___ Extracted entries ___

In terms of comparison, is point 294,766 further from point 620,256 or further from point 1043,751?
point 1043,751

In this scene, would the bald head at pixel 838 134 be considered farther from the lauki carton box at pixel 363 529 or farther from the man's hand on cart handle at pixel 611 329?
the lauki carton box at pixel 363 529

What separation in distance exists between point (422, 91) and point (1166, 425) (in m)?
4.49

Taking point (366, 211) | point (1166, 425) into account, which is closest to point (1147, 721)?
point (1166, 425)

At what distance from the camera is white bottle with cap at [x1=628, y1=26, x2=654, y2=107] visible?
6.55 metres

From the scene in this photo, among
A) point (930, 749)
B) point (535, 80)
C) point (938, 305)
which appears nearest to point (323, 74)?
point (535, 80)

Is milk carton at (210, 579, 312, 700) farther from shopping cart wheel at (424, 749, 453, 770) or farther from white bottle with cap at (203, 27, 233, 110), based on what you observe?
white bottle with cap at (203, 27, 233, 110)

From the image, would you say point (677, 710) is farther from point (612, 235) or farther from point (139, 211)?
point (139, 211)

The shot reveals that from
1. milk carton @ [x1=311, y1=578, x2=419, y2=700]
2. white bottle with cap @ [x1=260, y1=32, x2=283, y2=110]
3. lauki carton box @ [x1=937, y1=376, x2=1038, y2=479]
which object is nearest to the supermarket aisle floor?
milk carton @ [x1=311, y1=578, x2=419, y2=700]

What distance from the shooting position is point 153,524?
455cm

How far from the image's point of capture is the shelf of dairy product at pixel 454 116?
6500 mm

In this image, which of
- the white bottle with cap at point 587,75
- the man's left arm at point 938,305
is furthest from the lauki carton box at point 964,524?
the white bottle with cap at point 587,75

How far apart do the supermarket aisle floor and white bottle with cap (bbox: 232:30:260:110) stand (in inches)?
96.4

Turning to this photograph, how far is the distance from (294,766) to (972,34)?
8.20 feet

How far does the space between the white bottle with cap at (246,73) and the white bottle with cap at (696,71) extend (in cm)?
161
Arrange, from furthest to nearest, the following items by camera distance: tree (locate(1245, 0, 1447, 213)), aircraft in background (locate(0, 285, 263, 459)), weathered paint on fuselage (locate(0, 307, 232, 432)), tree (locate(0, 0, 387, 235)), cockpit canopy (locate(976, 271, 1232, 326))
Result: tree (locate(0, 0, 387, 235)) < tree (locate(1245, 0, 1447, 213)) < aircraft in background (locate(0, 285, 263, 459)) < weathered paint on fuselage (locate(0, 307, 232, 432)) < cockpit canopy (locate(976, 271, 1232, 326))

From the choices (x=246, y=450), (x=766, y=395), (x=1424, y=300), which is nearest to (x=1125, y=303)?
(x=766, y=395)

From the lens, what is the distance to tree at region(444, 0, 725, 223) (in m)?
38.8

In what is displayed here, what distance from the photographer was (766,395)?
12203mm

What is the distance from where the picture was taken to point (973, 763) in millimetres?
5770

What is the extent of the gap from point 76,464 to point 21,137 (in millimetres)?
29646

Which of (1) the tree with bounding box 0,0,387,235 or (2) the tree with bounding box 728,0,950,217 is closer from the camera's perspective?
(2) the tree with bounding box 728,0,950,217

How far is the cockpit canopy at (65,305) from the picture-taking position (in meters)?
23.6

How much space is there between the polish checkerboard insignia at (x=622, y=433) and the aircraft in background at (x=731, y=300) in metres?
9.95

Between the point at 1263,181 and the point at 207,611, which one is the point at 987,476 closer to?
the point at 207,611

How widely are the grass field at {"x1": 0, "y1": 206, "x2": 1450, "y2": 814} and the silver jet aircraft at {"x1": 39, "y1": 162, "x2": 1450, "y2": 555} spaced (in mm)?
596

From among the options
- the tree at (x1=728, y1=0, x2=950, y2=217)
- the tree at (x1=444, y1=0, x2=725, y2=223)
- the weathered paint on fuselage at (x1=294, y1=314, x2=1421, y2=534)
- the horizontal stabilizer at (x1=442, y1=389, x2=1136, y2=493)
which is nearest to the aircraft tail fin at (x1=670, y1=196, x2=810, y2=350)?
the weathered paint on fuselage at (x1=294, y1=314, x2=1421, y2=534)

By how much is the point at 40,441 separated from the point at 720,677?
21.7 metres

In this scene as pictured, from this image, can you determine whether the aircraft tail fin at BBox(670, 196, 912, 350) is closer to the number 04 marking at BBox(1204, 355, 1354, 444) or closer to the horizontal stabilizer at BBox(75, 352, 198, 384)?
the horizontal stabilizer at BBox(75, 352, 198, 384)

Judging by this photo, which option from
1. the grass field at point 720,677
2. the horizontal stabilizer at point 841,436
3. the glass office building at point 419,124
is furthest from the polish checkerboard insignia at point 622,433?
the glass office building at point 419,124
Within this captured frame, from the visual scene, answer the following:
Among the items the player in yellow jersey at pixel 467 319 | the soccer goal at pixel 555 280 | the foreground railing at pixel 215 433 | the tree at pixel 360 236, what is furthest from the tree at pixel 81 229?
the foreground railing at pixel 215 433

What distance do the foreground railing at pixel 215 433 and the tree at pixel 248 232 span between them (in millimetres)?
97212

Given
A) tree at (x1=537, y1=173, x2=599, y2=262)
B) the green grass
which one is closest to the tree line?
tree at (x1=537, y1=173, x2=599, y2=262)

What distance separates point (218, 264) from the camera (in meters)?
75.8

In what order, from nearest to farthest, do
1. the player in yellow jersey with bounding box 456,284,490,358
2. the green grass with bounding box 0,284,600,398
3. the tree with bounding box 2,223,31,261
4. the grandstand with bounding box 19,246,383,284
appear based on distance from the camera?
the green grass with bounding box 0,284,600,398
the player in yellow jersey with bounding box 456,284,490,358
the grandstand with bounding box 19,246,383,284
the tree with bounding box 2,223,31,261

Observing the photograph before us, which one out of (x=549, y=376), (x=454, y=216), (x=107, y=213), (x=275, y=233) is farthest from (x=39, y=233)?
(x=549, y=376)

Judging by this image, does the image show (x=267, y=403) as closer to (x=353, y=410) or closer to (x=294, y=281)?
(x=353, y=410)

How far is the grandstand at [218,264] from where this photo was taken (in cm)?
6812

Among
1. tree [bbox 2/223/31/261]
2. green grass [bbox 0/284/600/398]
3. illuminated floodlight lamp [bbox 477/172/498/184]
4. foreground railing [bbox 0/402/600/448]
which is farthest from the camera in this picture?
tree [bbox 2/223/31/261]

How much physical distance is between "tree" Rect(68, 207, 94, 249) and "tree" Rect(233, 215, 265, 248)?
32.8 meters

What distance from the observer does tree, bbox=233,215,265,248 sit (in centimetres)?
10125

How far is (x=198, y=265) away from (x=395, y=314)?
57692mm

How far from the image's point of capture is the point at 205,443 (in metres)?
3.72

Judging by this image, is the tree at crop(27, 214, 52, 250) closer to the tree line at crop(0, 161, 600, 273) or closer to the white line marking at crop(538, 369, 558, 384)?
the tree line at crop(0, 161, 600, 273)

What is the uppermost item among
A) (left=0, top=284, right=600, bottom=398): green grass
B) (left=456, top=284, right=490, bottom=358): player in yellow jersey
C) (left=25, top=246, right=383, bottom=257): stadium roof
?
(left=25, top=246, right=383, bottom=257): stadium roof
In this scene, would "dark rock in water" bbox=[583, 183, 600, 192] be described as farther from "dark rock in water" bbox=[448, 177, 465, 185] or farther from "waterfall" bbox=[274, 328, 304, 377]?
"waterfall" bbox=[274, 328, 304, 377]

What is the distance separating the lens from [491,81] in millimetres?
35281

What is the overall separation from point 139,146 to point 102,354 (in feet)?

___

• **Written instruction**: Recast all of the material above as a JSON list of strings, one string per line, leaving out the blank lines.

• **Task output**:
[
  "In terms of comparison, is point 294,766 further from point 620,256 or further from point 1043,751?",
  "point 1043,751",
  "In this scene, would the bald head at pixel 838 134 be considered farther from the lauki carton box at pixel 363 529 or farther from the man's hand on cart handle at pixel 611 329?",
  "the lauki carton box at pixel 363 529",
  "What separation in distance exists between point (422, 91) and point (1166, 425) (in m)?",
  "4.49",
  "Taking point (366, 211) | point (1166, 425) into account, which is closest to point (1147, 721)?",
  "point (1166, 425)",
  "At what distance from the camera is white bottle with cap at [x1=628, y1=26, x2=654, y2=107] visible?",
  "6.55 metres",
  "From the scene in this photo, among",
  "A) point (930, 749)",
  "B) point (535, 80)",
  "C) point (938, 305)",
  "which appears nearest to point (323, 74)?",
  "point (535, 80)",
  "Is milk carton at (210, 579, 312, 700) farther from shopping cart wheel at (424, 749, 453, 770) or farther from white bottle with cap at (203, 27, 233, 110), based on what you observe?",
  "white bottle with cap at (203, 27, 233, 110)",
  "From the image, would you say point (677, 710) is farther from point (612, 235) or farther from point (139, 211)?",
  "point (139, 211)",
  "The shot reveals that from",
  "1. milk carton @ [x1=311, y1=578, x2=419, y2=700]",
  "2. white bottle with cap @ [x1=260, y1=32, x2=283, y2=110]",
  "3. lauki carton box @ [x1=937, y1=376, x2=1038, y2=479]",
  "which object is nearest to the supermarket aisle floor?",
  "milk carton @ [x1=311, y1=578, x2=419, y2=700]",
  "What distance from the shooting position is point 153,524?",
  "455cm",
  "How far from the image's point of capture is the shelf of dairy product at pixel 454 116?",
  "6500 mm",
  "In this image, which of",
  "- the white bottle with cap at point 587,75",
  "- the man's left arm at point 938,305",
  "is furthest from the lauki carton box at point 964,524?",
  "the white bottle with cap at point 587,75",
  "How far apart do the supermarket aisle floor and white bottle with cap (bbox: 232:30:260:110) stand (in inches)?",
  "96.4",
  "Turning to this photograph, how far is the distance from (294,766) to (972,34)?",
  "8.20 feet",
  "How far does the space between the white bottle with cap at (246,73) and the white bottle with cap at (696,71) extend (in cm)?",
  "161",
  "Arrange, from furthest to nearest, the following items by camera distance: tree (locate(1245, 0, 1447, 213)), aircraft in background (locate(0, 285, 263, 459)), weathered paint on fuselage (locate(0, 307, 232, 432)), tree (locate(0, 0, 387, 235)), cockpit canopy (locate(976, 271, 1232, 326))",
  "Result: tree (locate(0, 0, 387, 235)) < tree (locate(1245, 0, 1447, 213)) < aircraft in background (locate(0, 285, 263, 459)) < weathered paint on fuselage (locate(0, 307, 232, 432)) < cockpit canopy (locate(976, 271, 1232, 326))",
  "From the choices (x=246, y=450), (x=766, y=395), (x=1424, y=300), which is nearest to (x=1125, y=303)?",
  "(x=766, y=395)",
  "From the lens, what is the distance to tree at region(444, 0, 725, 223) (in m)?",
  "38.8",
  "In what is displayed here, what distance from the photographer was (766,395)?",
  "12203mm",
  "What is the distance from where the picture was taken to point (973, 763) in millimetres?",
  "5770",
  "What is the extent of the gap from point 76,464 to point 21,137 (in millimetres)?",
  "29646",
  "Which of (1) the tree with bounding box 0,0,387,235 or (2) the tree with bounding box 728,0,950,217 is closer from the camera's perspective?",
  "(2) the tree with bounding box 728,0,950,217",
  "How far is the cockpit canopy at (65,305) from the picture-taking position (in meters)?",
  "23.6",
  "How much space is there between the polish checkerboard insignia at (x=622, y=433) and the aircraft in background at (x=731, y=300) in metres?",
  "9.95",
  "Between the point at 1263,181 and the point at 207,611, which one is the point at 987,476 closer to?",
  "the point at 207,611",
  "How widely are the grass field at {\"x1\": 0, \"y1\": 206, \"x2\": 1450, \"y2\": 814} and the silver jet aircraft at {\"x1\": 39, \"y1\": 162, \"x2\": 1450, \"y2\": 555} spaced (in mm)?",
  "596",
  "From among the options",
  "- the tree at (x1=728, y1=0, x2=950, y2=217)",
  "- the tree at (x1=444, y1=0, x2=725, y2=223)",
  "- the weathered paint on fuselage at (x1=294, y1=314, x2=1421, y2=534)",
  "- the horizontal stabilizer at (x1=442, y1=389, x2=1136, y2=493)",
  "which is nearest to the aircraft tail fin at (x1=670, y1=196, x2=810, y2=350)?",
  "the weathered paint on fuselage at (x1=294, y1=314, x2=1421, y2=534)",
  "By how much is the point at 40,441 separated from the point at 720,677?",
  "21.7 metres",
  "In this scene as pictured, from this image, can you determine whether the aircraft tail fin at BBox(670, 196, 912, 350) is closer to the number 04 marking at BBox(1204, 355, 1354, 444) or closer to the horizontal stabilizer at BBox(75, 352, 198, 384)?",
  "the horizontal stabilizer at BBox(75, 352, 198, 384)",
  "Judging by this photo, which option from",
  "1. the grass field at point 720,677",
  "2. the horizontal stabilizer at point 841,436",
  "3. the glass office building at point 419,124",
  "is furthest from the polish checkerboard insignia at point 622,433?",
  "the glass office building at point 419,124",
  "Within this captured frame, from the visual scene, answer the following:",
  "Among the items the player in yellow jersey at pixel 467 319 | the soccer goal at pixel 555 280 | the foreground railing at pixel 215 433 | the tree at pixel 360 236, what is furthest from the tree at pixel 81 229?",
  "the foreground railing at pixel 215 433",
  "What distance do the foreground railing at pixel 215 433 and the tree at pixel 248 232 span between them (in millimetres)?",
  "97212",
  "Given",
  "A) tree at (x1=537, y1=173, x2=599, y2=262)",
  "B) the green grass",
  "which one is closest to the tree line?",
  "tree at (x1=537, y1=173, x2=599, y2=262)",
  "What distance separates point (218, 264) from the camera (in meters)?",
  "75.8",
  "In what order, from nearest to farthest, do",
  "1. the player in yellow jersey with bounding box 456,284,490,358",
  "2. the green grass with bounding box 0,284,600,398",
  "3. the tree with bounding box 2,223,31,261",
  "4. the grandstand with bounding box 19,246,383,284",
  "appear based on distance from the camera?",
  "the green grass with bounding box 0,284,600,398",
  "the player in yellow jersey with bounding box 456,284,490,358",
  "the grandstand with bounding box 19,246,383,284",
  "the tree with bounding box 2,223,31,261",
  "Observing the photograph before us, which one out of (x=549, y=376), (x=454, y=216), (x=107, y=213), (x=275, y=233) is farthest from (x=39, y=233)?",
  "(x=549, y=376)",
  "Judging by this image, does the image show (x=267, y=403) as closer to (x=353, y=410) or closer to (x=294, y=281)?",
  "(x=353, y=410)",
  "How far is the grandstand at [218,264] from where this photo was taken (in cm)?",
  "6812",
  "Among",
  "1. tree [bbox 2/223/31/261]",
  "2. green grass [bbox 0/284/600/398]",
  "3. illuminated floodlight lamp [bbox 477/172/498/184]",
  "4. foreground railing [bbox 0/402/600/448]",
  "which is farthest from the camera in this picture?",
  "tree [bbox 2/223/31/261]",
  "How much physical distance is between \"tree\" Rect(68, 207, 94, 249) and \"tree\" Rect(233, 215, 265, 248)?",
  "32.8 meters",
  "What distance from the observer does tree, bbox=233,215,265,248 sit (in centimetres)?",
  "10125",
  "How far is (x=198, y=265) away from (x=395, y=314)?",
  "57692mm",
  "How far from the image's point of capture is the point at 205,443 (in metres)?",
  "3.72",
  "Judging by this image, is the tree at crop(27, 214, 52, 250) closer to the tree line at crop(0, 161, 600, 273) or closer to the white line marking at crop(538, 369, 558, 384)?",
  "the tree line at crop(0, 161, 600, 273)",
  "What is the uppermost item among",
  "A) (left=0, top=284, right=600, bottom=398): green grass",
  "B) (left=456, top=284, right=490, bottom=358): player in yellow jersey",
  "C) (left=25, top=246, right=383, bottom=257): stadium roof",
  "?",
  "(left=25, top=246, right=383, bottom=257): stadium roof",
  "In this scene, would \"dark rock in water\" bbox=[583, 183, 600, 192] be described as farther from \"dark rock in water\" bbox=[448, 177, 465, 185] or farther from \"waterfall\" bbox=[274, 328, 304, 377]?",
  "\"waterfall\" bbox=[274, 328, 304, 377]",
  "What is the distance separating the lens from [491,81] in millimetres?",
  "35281",
  "What is the overall separation from point 139,146 to point 102,354 (in feet)?"
]